The Invisible Killer: How TLB Misses Wreck Perf

Everyone knows about cache misses. You profile your code, see L3 misses spiking, and immediately understand why performance tanked. But there's another memory hierarchy lurking beneath the surface that can silently destroy your performance: virtual memory translation.

The Translation Lookaside Buffer (TLB) and the page table machinery that implements virtual memory work beautifully most of the time but can easily turn fast memory accesses into multi-hundred-cycle stalls. If you haven't spent much time in the systems programming trenches you might find the extent of the effect surprising. Everything here applies to x86, ARM, and most flavors of GPU.

A Simple Graph Walk

Let's consider a toy workload that demonstrates this beautifully. A graph walk: we have an array of vertices, where each vertex occupies exactly 64 bytes (one x86 cache line) and contains four indices pointing to outgoing edges. Our algorithm is dead simple - land on a vertex, randomly pick one of the four edges, follow it to the next vertex, repeat.

When the entire graph fits in cache, this flies.
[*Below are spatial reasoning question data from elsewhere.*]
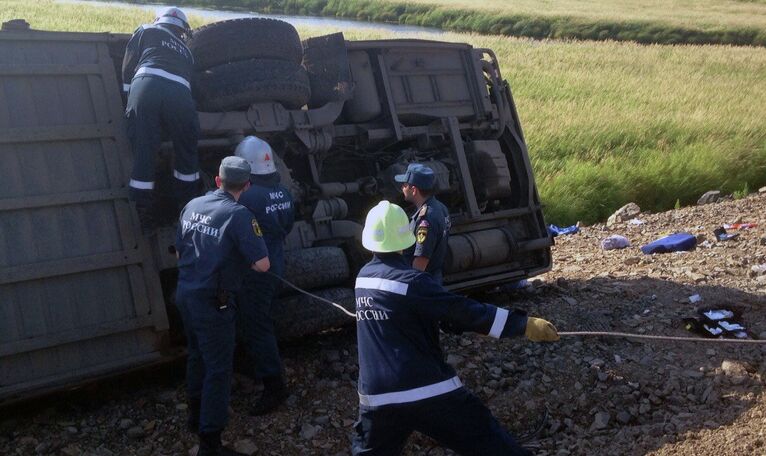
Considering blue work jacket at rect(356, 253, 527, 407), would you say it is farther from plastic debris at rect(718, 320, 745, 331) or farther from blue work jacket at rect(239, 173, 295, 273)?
Answer: plastic debris at rect(718, 320, 745, 331)

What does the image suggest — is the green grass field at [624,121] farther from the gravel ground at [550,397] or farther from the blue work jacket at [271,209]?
the blue work jacket at [271,209]

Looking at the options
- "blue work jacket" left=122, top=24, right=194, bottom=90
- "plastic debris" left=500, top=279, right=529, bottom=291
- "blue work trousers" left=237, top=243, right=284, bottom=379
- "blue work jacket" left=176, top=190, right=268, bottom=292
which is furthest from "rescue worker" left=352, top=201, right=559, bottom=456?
"plastic debris" left=500, top=279, right=529, bottom=291

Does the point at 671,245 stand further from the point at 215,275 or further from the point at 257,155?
the point at 215,275

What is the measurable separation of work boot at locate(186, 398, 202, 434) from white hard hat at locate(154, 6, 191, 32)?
2.42m

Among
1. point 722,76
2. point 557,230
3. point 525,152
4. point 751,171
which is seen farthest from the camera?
point 722,76

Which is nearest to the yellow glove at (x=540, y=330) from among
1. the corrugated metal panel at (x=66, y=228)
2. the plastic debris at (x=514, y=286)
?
the corrugated metal panel at (x=66, y=228)

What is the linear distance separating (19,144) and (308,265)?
197 centimetres

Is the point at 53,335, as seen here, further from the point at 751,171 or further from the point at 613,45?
the point at 613,45

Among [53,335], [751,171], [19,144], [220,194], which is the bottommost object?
[751,171]

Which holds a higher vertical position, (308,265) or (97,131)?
(97,131)

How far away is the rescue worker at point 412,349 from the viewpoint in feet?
13.2

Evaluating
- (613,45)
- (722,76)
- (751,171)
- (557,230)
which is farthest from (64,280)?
(613,45)

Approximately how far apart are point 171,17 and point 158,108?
2.44 feet

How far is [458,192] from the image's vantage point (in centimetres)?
758
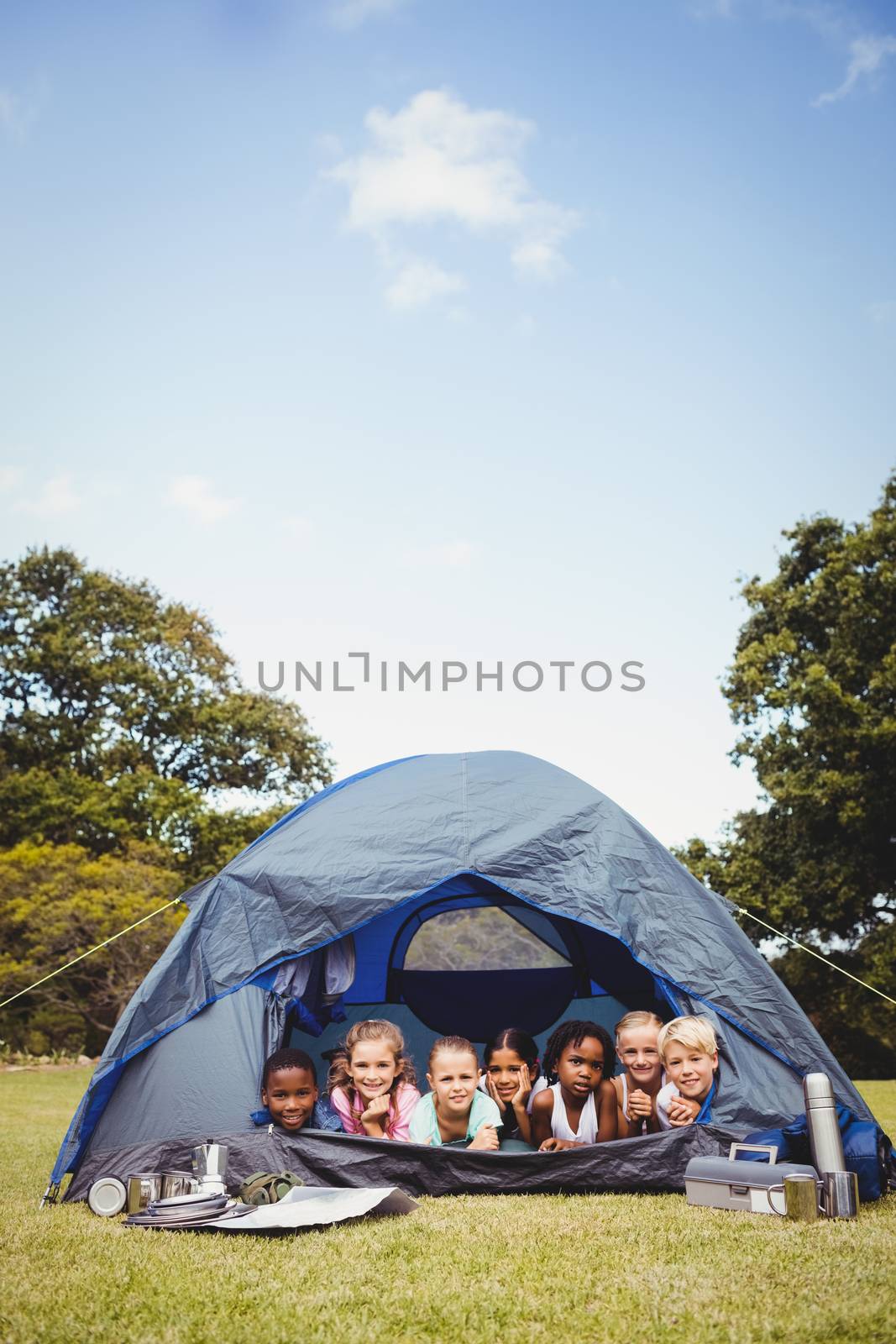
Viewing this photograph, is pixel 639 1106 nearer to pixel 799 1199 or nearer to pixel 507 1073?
pixel 507 1073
For larger datasets you would think that since each vertex is just a single load, we would be looking at ~70-80 ns. But scale up to a 10 GB working set and something strange happens: the per-hop time starts showing triple digit nanoseconds and p95 shoots up to 2x the median time. So what's burning the extra cycles?

Plot the distribution of per-hop times as you scale and you see three distinct regimes emerge. At small sizes everything is straight from cache. Scale to hundreds of megabytes and times increase but plateau - loads are hitting DRAM, but TLB entries are still cached. But at multiple gigabytes suddenly you're in a world of pain: full page table walks.

The Hidden Machinery

Quick refresher: modern processors don't directly access physical memory addresses. Every memory reference goes through virtual memory translation - your program's virtual address gets mapped to a physical address via page tables managed by the kernel. The TLB is a small, fast cache of recent translations. On x86 you typically get 64 L1 dTLB 4 KiB entries per core; the unified L2 or shared TLB has about 1.5K entries on Intel and 2-3K on newer AMD parts.

This is where it gets expensive. When the TLB misses, the processor must perform a page table walk: it traverses a multi-level tree structure stored in memory to find the translation. On x86-64 with 4-level paging this walk visits PML4 (bits 47-39), PDPT (bits 38-30), PD (bits 29-21), and PT (bits 20-12), then combines the physical frame with the offset (bits 11-0) to produce a roughly 48 bit physical address. On processors with 5-level paging support, an additional PML5 level extends the address space and adds another hop for about 8 more bits. Each level requires a memory access to read the entry that points to the next level.

Think about the worst case: four serial memory accesses, each potentially taking 70-80 ns if they miss all caches, just to figure out where your data lives. Only then can you load the actual data. In practice, upper-level page table entries often hit in L3 or in dedicated paging structure caches, so walk costs range from near-L3 latencies (20-30 ns) to full DRAM trips. But when your working set thrashes those caches you're staring at the full several hundred nanosecond worst case. Your fast processor sits idle waiting on one distant memory request after another.

Making matters worse, page table walkers are scarce resources - typically just a few per core (Intel Skylake and newer have two; AMD Zen 4 has six). When they're exhausted, memory loads cannot even begin their walk. Instructions pile up in the reorder buffer and your processor grinds to a halt.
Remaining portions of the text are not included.